Document passage:
>>>
In Figure 6a–c, it is shown the assessment of the electronic structure after the carbon dioxide insertion on the different models that are considered in this work. This process of chemical adsorption does not necessarily implicate in major changes in band composition at energies close to the band edges, but at lower energies some variances are verified. In model I, new bands can be seen at −9.7 eV and −11.3 eV. They contain mainly contributions from O2p states, with a minor mixing with Sn5s states, being clearly related to the surface-oxygen bonded to the intermediate species. At −11.28 eV, O2p and O2s states form a band due to non-interaction between the two remaining oxygen atoms at the intermediate species with the crystal. At model II, the band gap is found to be reduced by around 0.5 eV when compared to the initial slab, reaching 1.12 eV. Similar to model I, new bands appear at lower energies as result of the CO2 insertion. For instance, the shoulder visualized at −7.08 eV is composed mainly by 2p-orbitals from the O bonded to the surface, but carbon (not shown) and Sn5s states also contribute in a less extent. At around −10.82 eV, another band regarding contributions from O2p bonding states can be seen along with C states. Such bands come from the remaining oxygen atoms in the carbonate molecule, whose orbitals do not overlap with the ones from other surface atoms. Analogous to model II, the cluster exhibits a band at around −10.30 eV with a O2p character, also containing C states, as result from C-O hybridization in carbonate. However, the small peak found at −7.0 eV in model II is not visualized in the cluster, as well as the band gap is not significantly altered.
<<<
Raw data:
>>>
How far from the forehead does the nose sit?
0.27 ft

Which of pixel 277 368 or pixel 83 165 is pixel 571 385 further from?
<<<
Given exercise A:
Which negative energy values, in eV, does the CO2 adsorption passage give for bands, shoulders, or peaks?
Given exercise B:
Pick up the CO2 adsorption passage after its final sentence and carry it on.
The data has nothing to do with the CO2 adsorption passage.

Reply A:
−9.7 eV, −11.3 eV, −11.28 eV, −7.08 eV, −10.82 eV, −10.30 eV, −7.0 eV

Reply B:
2.5. Reduction Reaction

At this stage, we assess the thermodynamics of the electrochemical reduction of the carbonate species. The electrochemical reactions for different studied models are illustrated in Figure 7a–c. As can be observed, the carbonate is hydrogenated through a proton coupled electron transfer mechanism. To model such hydrogenated state, we have explored a few configurations with the hydrogen atom also forming chemical bond with the oxygen or tin atoms (see Figure S3). The lowest energy configuration was found to be the one forming C-H bond and stabilizing the formic acid structure. Actually, it should be point out that as the hydrogen was added to the carbon atom, the geometry optimization has led to the formation of the formic acid without any kinetic barrier. Furthermore, the hydrogenated molecule was only physically bound to the surface through a weak dispersive interaction indicating that it should be released in solution following the first electron reduction. These results indicate that the mechanism proposed by Baruch et al. [2] would need to be slightly modified since the formation of surface bound formate species, through a proton coupled two electron transfer, was not found to be stable in the investigated models.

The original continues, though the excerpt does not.